Prostate problems are common in men over 40. The prostate, a tiny walnut-sized gland found only in males, surrounds the urethra and produces a thick, white fluid that mixes with sperm to form semen. Though smaller early in life, the gland grows bigger with age and can sometimes become enlarged or swollen by conditions such as prostate enlargement, prostatitis or prostate cancer.

All men, no matter their age, can find themselves dealing with a prostate issue, which is why every man should be concerned about his prostate health. Fortunately, there are easy ways to prevent or reduce the risk of developing prostate health problems.

Here are 7 tips for keeping your prostate healthy:

1. Eat more fruits and vegetables

Fruits and vegetables are great sources of anti-inflammatory and anticancer compounds, such as polyphenols, antioxidants, minerals, vitamins and fiber. Plants that boost prostate health are plentiful and include favorites such as tomatoes, broccoli, cauliflower, bok choy, cabbage, Brussels sprouts, pink grapefruits, watermelons, papaya and guava. Equally powerful are green leafy vegetables like spinach, lettuce, spring mix and kale which contain cancer-killing ingredients such as folic acid, vitamin D, turmeric and curcumin. Be sure to add fruits and vegetables to your everyday meals to boost your prostate health!

2. Eat more plant proteins and cut down on animal fat

You should avoid diets that are high in animal fat, including dairy products and red meat. Heavy consumption of red meat increases your risk of prostate cancer. So go for lean proteins, such as fish and chicken, but avoid grilled meat since grilling produces carcinogens that can inflame your prostate. Instead try baking, steaming, or broiling your meat.

High animal fat intake reduces antioxidant production in the body. And since it is the antioxidants that help to maintain a healthy prostate, excess fat diminishes prostate health. A good option for a healthy prostate is fish, which contains omega-3 acids that minimize the risk of prostate problems. Fish such as tuna, herring or salmon are good choices, but if fish is not your thing, then walnuts and flaxseed can be great sources of omega-3 acids.

Ideally, you should go for whole, natural foods that provide a lot of fiber. Soy is also good for your prostate and you can get it through sources like soy nuts, soy flour or tofu. Likewise, you should eat foods rich in selenium such as wheat germ, tuna, beef liver, eggs, sunflower, cashews, sesame seeds, mushrooms, onions, garlic and kidneys. Selenium boosts prostate health and minimizes the risk of prostate cancer.

> Given records:
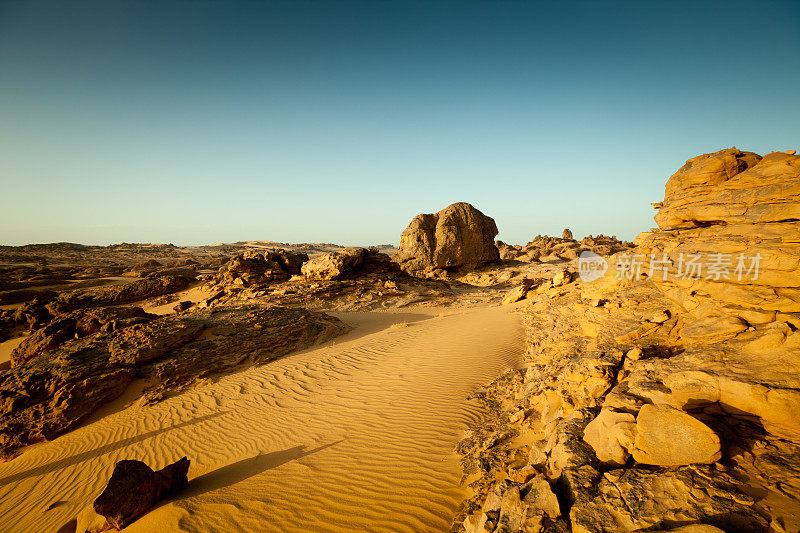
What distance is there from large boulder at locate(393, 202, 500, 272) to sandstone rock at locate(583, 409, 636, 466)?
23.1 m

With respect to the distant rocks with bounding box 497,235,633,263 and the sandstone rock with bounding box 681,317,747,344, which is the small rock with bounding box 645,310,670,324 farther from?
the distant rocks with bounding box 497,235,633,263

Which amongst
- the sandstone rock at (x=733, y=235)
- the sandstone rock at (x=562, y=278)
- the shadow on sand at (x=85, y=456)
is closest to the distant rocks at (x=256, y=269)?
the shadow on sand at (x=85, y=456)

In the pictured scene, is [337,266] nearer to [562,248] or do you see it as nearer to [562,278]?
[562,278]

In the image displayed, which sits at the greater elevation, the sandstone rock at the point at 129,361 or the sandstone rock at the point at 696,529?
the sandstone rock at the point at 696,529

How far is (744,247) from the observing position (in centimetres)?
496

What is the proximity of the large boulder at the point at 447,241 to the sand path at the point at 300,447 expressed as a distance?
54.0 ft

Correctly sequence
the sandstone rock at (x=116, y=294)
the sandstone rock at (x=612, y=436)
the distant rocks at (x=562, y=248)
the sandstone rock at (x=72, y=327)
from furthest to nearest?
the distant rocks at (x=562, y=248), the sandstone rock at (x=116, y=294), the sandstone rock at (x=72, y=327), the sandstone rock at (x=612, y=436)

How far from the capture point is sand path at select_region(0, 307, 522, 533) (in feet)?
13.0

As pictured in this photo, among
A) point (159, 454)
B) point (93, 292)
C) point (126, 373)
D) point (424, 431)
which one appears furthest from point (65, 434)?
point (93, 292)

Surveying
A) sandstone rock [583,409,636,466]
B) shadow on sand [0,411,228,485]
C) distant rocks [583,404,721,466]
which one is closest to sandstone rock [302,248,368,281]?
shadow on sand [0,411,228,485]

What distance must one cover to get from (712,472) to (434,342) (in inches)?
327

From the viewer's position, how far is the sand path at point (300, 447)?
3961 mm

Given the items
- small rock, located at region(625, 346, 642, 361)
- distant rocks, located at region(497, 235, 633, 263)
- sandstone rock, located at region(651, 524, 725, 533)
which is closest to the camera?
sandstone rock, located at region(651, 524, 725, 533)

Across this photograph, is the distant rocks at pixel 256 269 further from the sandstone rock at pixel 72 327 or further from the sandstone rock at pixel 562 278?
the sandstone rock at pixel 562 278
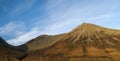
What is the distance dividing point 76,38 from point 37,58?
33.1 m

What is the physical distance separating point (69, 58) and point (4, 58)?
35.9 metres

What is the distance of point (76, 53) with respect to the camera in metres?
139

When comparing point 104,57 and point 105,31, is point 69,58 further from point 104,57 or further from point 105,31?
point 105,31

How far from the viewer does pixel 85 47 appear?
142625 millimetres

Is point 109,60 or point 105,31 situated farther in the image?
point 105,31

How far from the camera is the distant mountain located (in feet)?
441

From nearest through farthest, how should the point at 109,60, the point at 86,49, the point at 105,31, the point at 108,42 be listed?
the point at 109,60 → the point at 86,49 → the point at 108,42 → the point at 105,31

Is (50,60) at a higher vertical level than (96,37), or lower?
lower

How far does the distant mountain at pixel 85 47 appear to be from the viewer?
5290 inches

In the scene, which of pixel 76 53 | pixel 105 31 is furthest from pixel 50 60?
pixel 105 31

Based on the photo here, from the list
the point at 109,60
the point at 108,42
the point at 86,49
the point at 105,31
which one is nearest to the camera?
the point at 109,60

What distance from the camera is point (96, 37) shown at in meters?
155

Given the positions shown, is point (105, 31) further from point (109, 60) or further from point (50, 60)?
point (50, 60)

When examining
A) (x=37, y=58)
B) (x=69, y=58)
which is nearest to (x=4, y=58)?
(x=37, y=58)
* * *
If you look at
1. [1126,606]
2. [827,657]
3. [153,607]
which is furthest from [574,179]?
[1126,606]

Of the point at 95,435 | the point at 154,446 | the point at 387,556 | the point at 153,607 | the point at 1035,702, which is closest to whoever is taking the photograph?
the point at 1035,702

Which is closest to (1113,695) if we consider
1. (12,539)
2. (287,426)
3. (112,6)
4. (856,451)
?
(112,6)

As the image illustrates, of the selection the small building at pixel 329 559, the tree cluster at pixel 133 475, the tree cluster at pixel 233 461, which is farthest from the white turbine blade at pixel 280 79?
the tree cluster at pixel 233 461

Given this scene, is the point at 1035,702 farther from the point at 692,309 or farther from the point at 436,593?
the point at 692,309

> Brief A: Translate this sentence from the text on prostate health into Spanish: "Selenium boosts prostate health and minimizes the risk of prostate cancer."
> Brief B: Extend the text on prostate health, picking up right after its last sentence.
The records are separate material and have nothing to do with the text on prostate health.

> Answer box A: El selenio mejora la salud de la próstata y minimiza el riesgo de cáncer de próstata.

> Answer box B:
3. Achieve a healthy weight

Obesity has been associated with various prostate health issues, including prostate cancer. If you are overweight, cutting back your weight, particularly abdominal fat, reduces the risk of BPH. In fact, if you desire to shrink your prostate size and get relief from annoying urinary symptoms, weight loss is valuable. Weight loss also helps reduce the risk of prostate cancer and relieves prostatitis.

4. Regular exercise

Moderate or vigorous activity minimizes the risk of BPH, urinary tract symptoms and prostatitis. Regular exercise also decreases stress, releases tension, improves immune function and maintains healthy hormone levels, all of which are important for a healthy prostate.

Aim for at least 30 minutes of moderate or intense physical activity every day. Try walking, swimming, running or bicycling, and make sure your exercise routine is not boring by varying your activities and even inviting friends to join you.

5. Drink tea

Both green tea and hibiscus tea contain potent antioxidants. Studies show that regular intake of tea helps with prostatitis, BPH and prostate cancer. Green tea also slows down the growth of aggressive prostate cancer.

Make sure to choose caffeine free sources of tea since caffeine irritates both the prostate and bladder and worsens symptoms of prostatitis. As a measure to cut down on caffeine intake, make sure to reduce energy drinks, coffee and soda.

Like tea, water is also great for the prostate. Drinking plenty of water will help you remain hydrated and enjoy normal prostate function. Make sure to drink at least 8 glasses of water every day, and to increase water intake during and after exercise.

6. Avoid smoking

Smoking affects every cell in your body. In fact, when cigarettes are burned, they are complete carcinogens. While smoking has less effect on low-grade or benign prostate cancer, it increases the risk of fatal prostate cancer. The heaviest smokers have 24-30 percent higher risk of death from prostate cancer than non-smokers. Smoking also increases the risk of prostate cancer progress after diagnosis.

Studies also show that smoking indirectly promotes benign prostatic hyperplasia (BPH) and increases prostate inflammation. Apart from smoking, alcohol use and inadequate sleep may adversely affect your prostate health. Also, a healthy sex life is good for your prostate.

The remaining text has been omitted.